Starting with the line that contains "From the camera, how" and continuing through the end of the items, express those lines as a JSON list of strings, one string per line, with blank lines left out.

╭──

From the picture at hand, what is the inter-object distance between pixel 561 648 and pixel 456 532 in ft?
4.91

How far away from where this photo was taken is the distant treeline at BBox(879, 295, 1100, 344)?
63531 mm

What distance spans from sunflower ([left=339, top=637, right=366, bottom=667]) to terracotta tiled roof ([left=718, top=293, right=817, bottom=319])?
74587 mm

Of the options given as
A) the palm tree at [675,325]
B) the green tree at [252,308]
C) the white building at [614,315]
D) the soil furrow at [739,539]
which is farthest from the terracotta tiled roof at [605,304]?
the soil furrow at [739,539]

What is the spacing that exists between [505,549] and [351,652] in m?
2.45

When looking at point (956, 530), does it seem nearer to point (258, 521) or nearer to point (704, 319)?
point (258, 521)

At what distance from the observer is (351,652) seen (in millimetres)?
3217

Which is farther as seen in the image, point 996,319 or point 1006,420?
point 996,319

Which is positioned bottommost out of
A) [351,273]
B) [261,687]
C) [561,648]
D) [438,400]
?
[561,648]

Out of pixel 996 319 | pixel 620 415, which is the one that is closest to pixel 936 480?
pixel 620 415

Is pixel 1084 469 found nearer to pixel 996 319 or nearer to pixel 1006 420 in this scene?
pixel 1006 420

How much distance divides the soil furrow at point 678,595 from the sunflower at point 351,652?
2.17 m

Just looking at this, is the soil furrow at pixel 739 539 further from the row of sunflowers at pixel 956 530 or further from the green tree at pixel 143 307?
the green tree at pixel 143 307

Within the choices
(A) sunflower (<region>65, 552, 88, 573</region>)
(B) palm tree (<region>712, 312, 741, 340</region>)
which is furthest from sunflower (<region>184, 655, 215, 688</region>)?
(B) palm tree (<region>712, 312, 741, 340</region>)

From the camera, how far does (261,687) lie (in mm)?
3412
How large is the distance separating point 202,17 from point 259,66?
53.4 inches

╰──

## WORKED ANSWER
[
  "From the camera, how far does (261,687) lie (in mm)?",
  "3412",
  "How large is the distance separating point 202,17 from point 259,66?",
  "53.4 inches"
]